Missing Malaysia Airlines jet: How the search has changed
In this March 20, 2014 photo provided by the Australia Defence Department, Royal Australian Air Force Loadmasters Sgt. Adam Roberts, left, and Flight Sgt. John Mancey, launch a Self Locating Data Marker Buoy from a C-130J Hercules aircraft in the southern Indian Ocean as part of the Australian Defence Force's assistance to the search for Malaysia Airlines flight MH370. (AP / Australian Defence Department, Justin Brown)
The Associated Press
Published Friday, March 28, 2014 11:02AM EDT
Australia announced Friday that the search area for the Malaysia Airlines jet that disappeared March 8 has shifted to a new Indian Ocean region, 1,100 kilometres to the northeast of where planes and ships had been trying to find it.
WHY THE SHIFT?
Martin Dolan, chief commissioner of the Australian Transport Safety Bureau, said an additional analysis of radar data indicated the plane was travelling faster than was previously thought, resulting in increased fuel usage and reducing the possible distance it travelled south.
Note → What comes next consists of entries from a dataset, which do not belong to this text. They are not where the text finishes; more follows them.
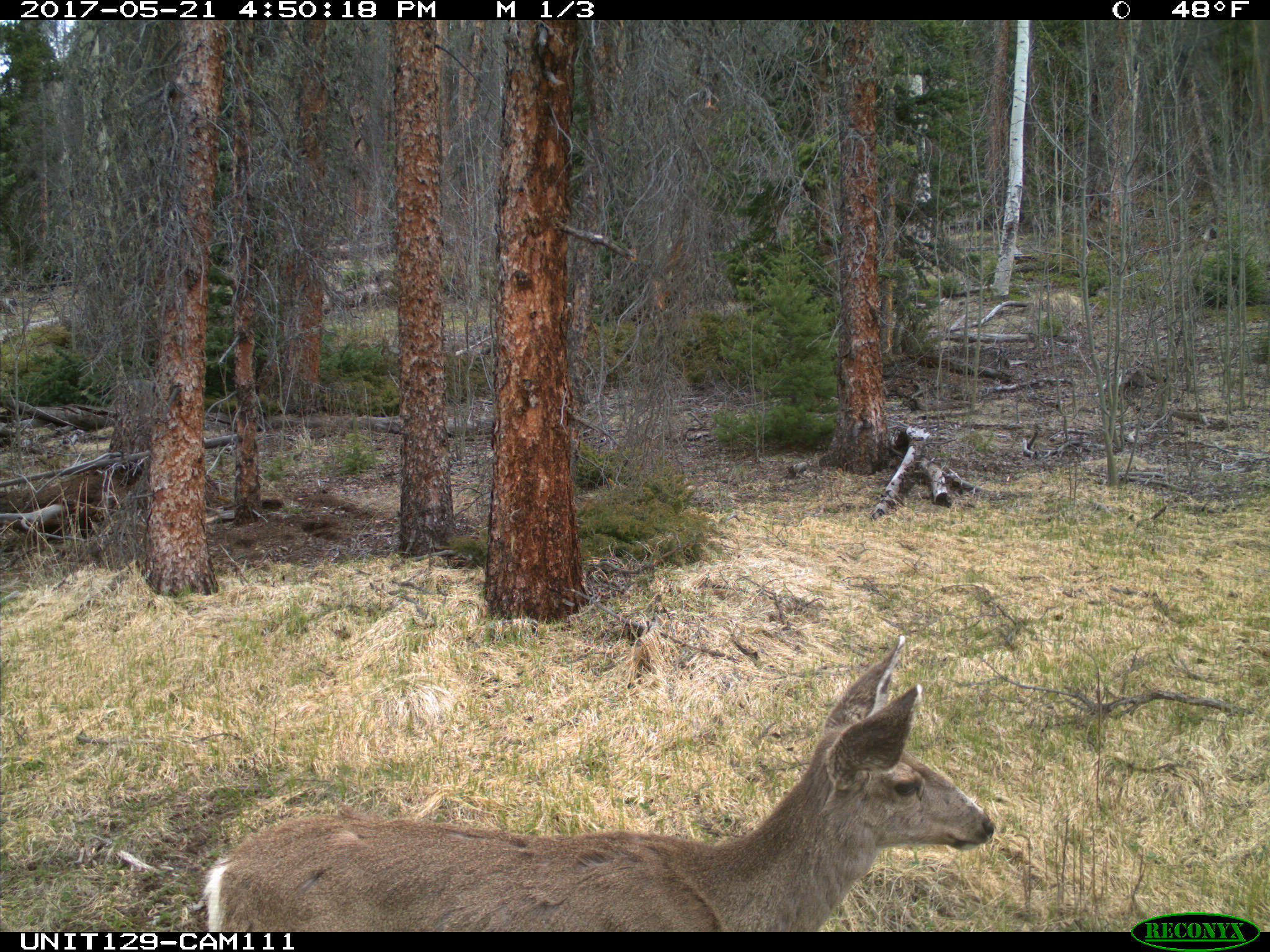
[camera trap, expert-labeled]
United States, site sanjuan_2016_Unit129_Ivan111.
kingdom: Animalia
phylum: Chordata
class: Mammalia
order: Artiodactyla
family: Cervidae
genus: Odocoileus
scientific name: Odocoileus hemionus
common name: mule deer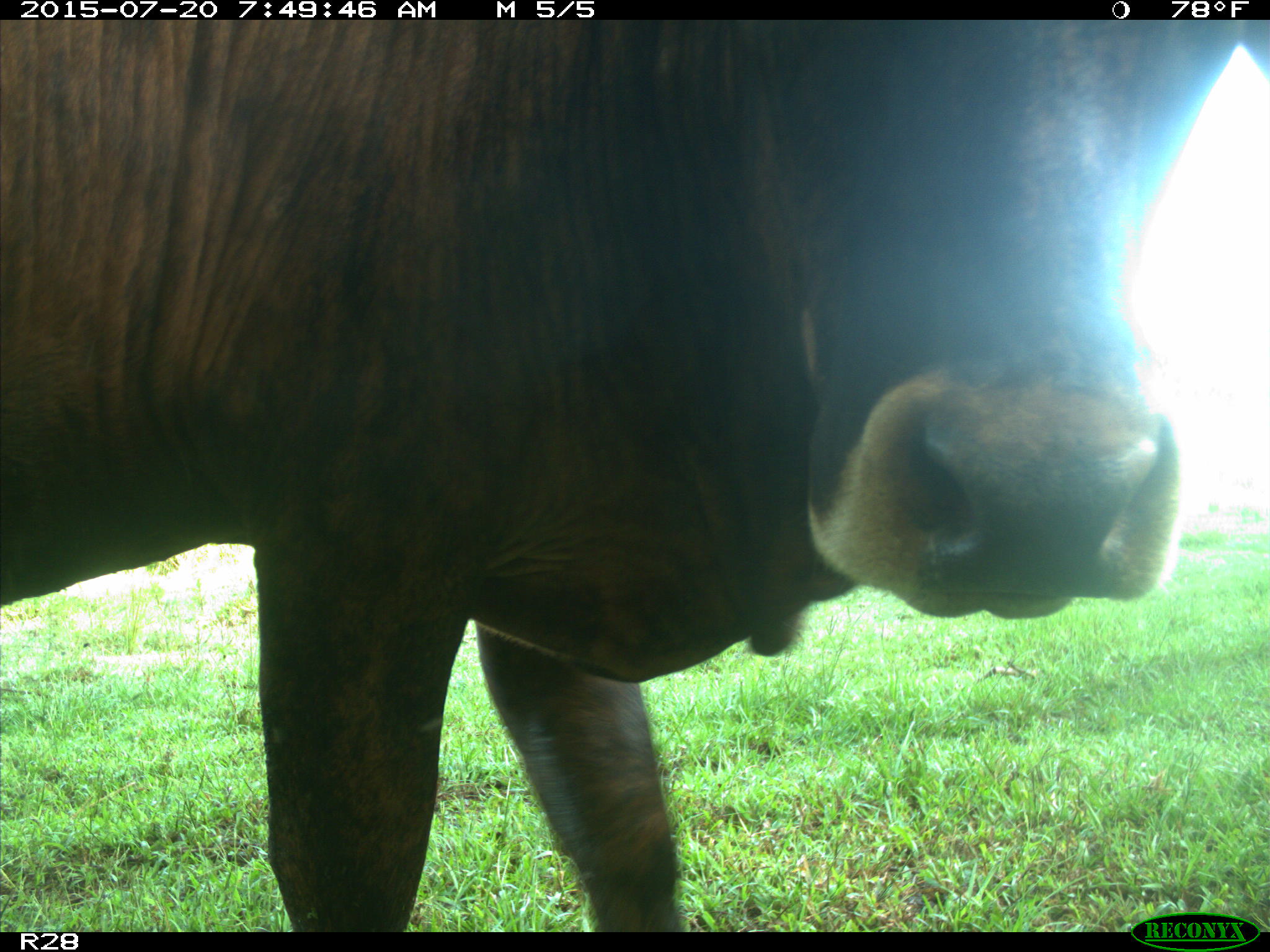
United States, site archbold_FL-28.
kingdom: Animalia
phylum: Chordata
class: Mammalia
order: Artiodactyla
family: Bovidae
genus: Bos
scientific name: Bos taurus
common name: domestic cow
Bos taurus (domestic cow).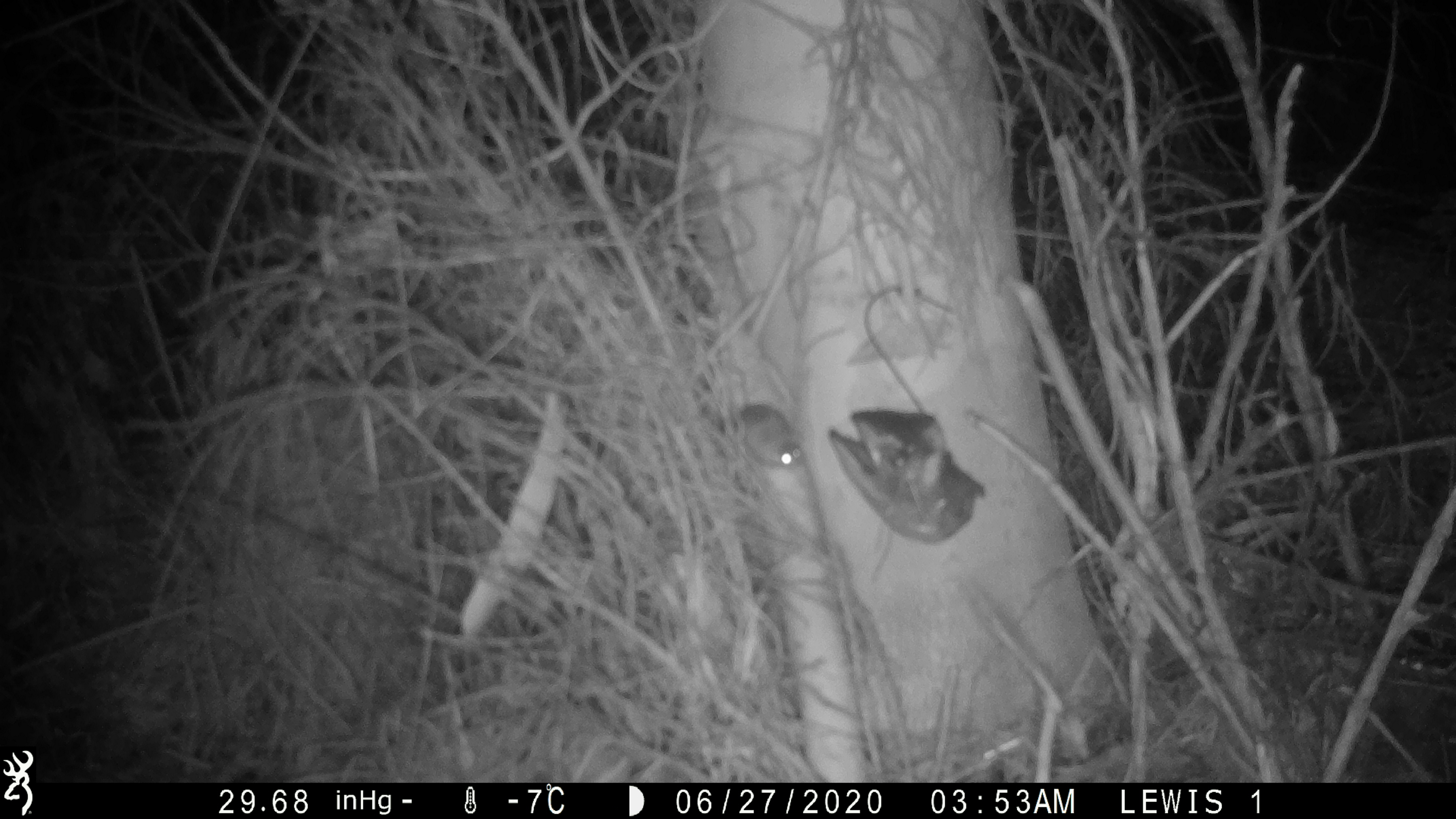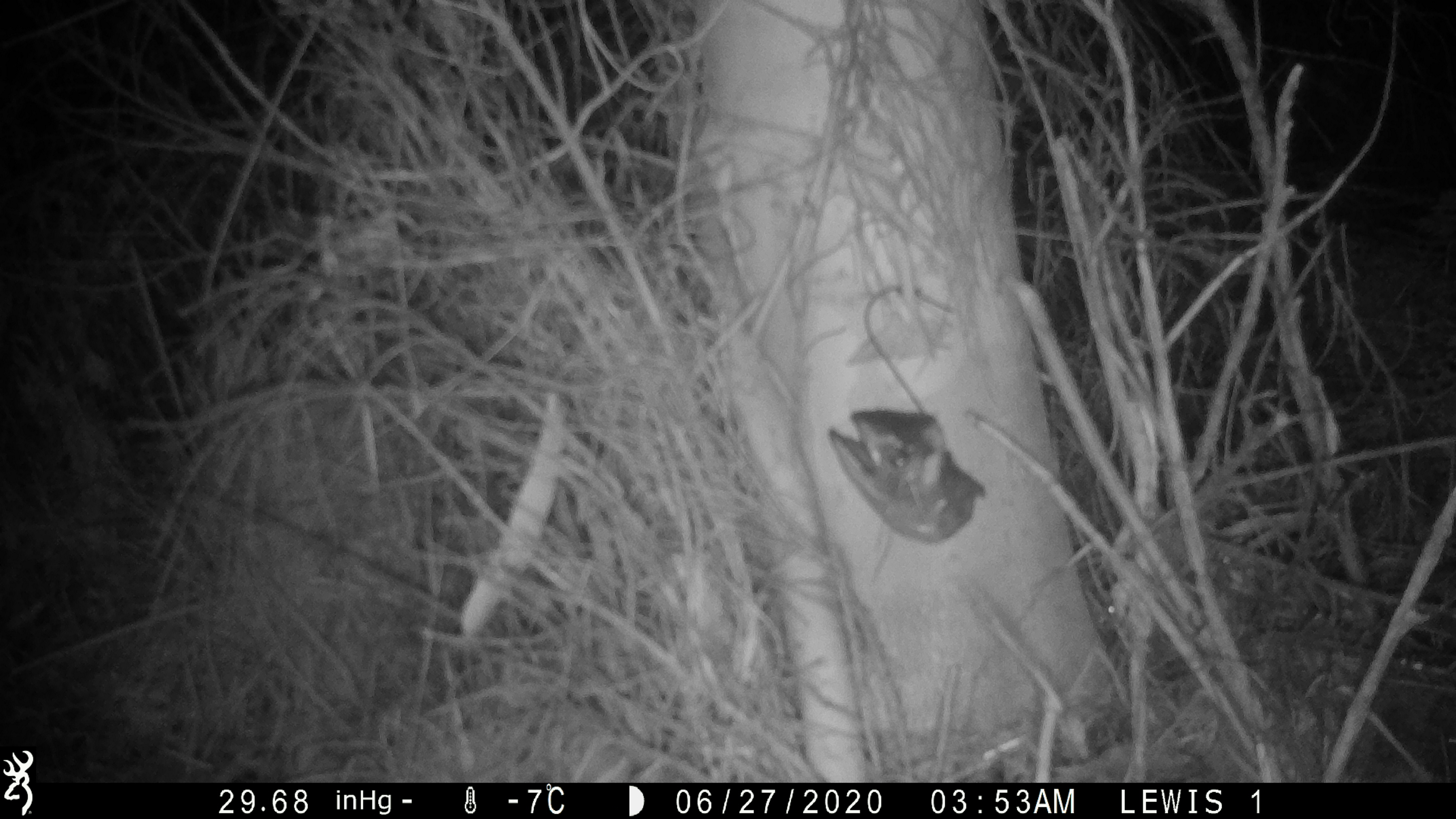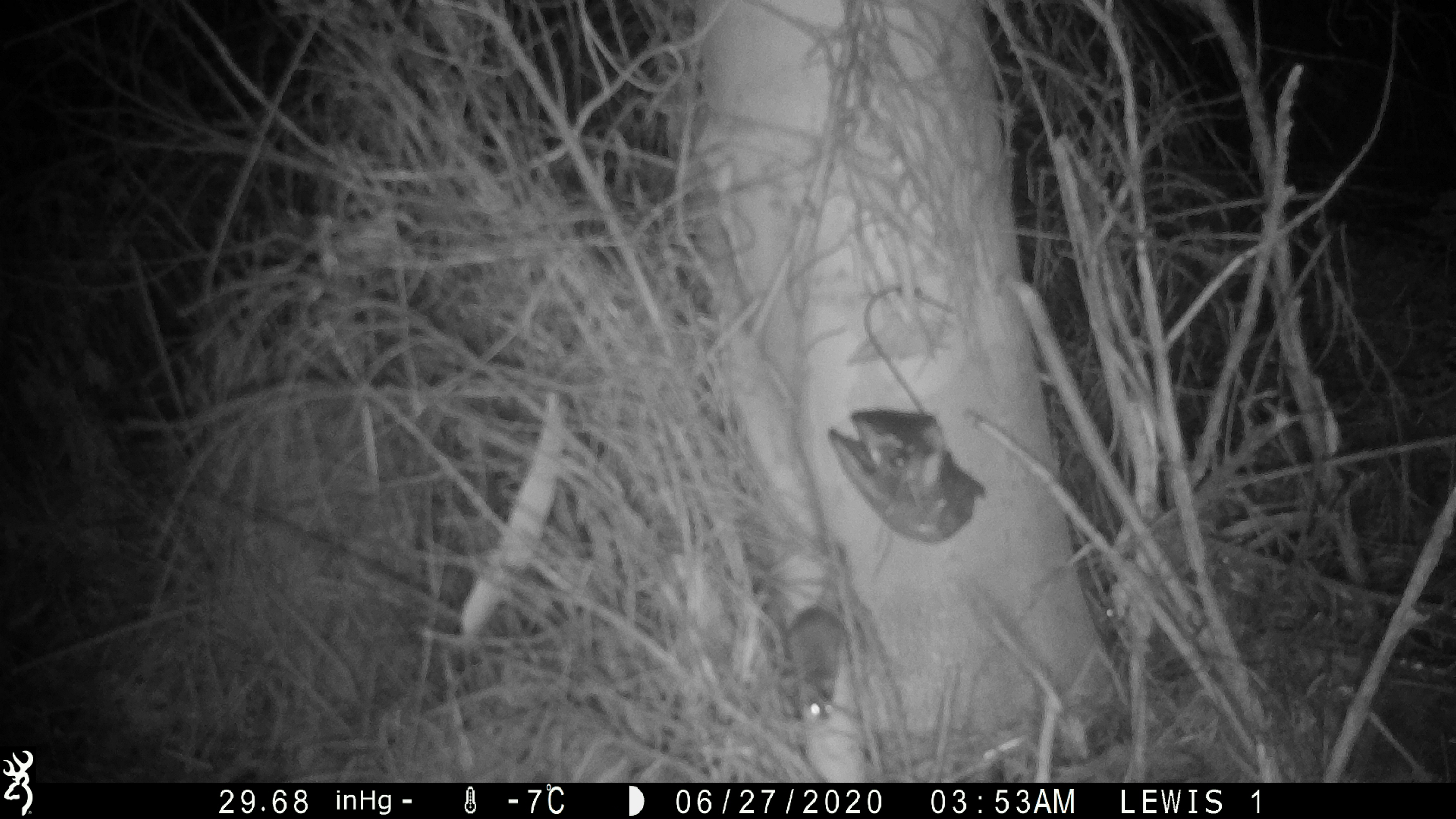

Dolan said the previous analysis had a range of possible assumptions about aircraft speed, and those assumptions have now been refined. He could not say exactly how much faster the plane is believed to have been travelling.
NEW DEBRIS SIGHTINGS
Five out of 10 search planes spotted multiple unidentified objects in the new search zone, and a ship will attempt to confirm the sightings and identify the items on Saturday, the Australian Maritime Safety Authority said.
CONFUSION OVER IMAGERY
Several countries have announced recent satellite sightings of debris in the previous search area. In an apparent difference of views, Australian officials have been hesitant to describe the objects as possible plane debris and are focusing instead on the new search area, while Malaysian Defence Minister Hishammuddin Hussein said he believes both the debris sightings and the new search zone should be investigated. Some experts say the objects are most likely sea junk.
NEW SEARCH AREA
The new search zone is both closer to western Australia -- and therefore easier for search crews to reach -- and does not have the same harsh weather conditions as the old search location.
Robin Beaman, a marine geologist and research fellow at Australia's James Cook University, said the new information means any debris that has sunk is likely to be in deeper water than previously thought, perhaps about 4,600 metres rather than 3,000 metres.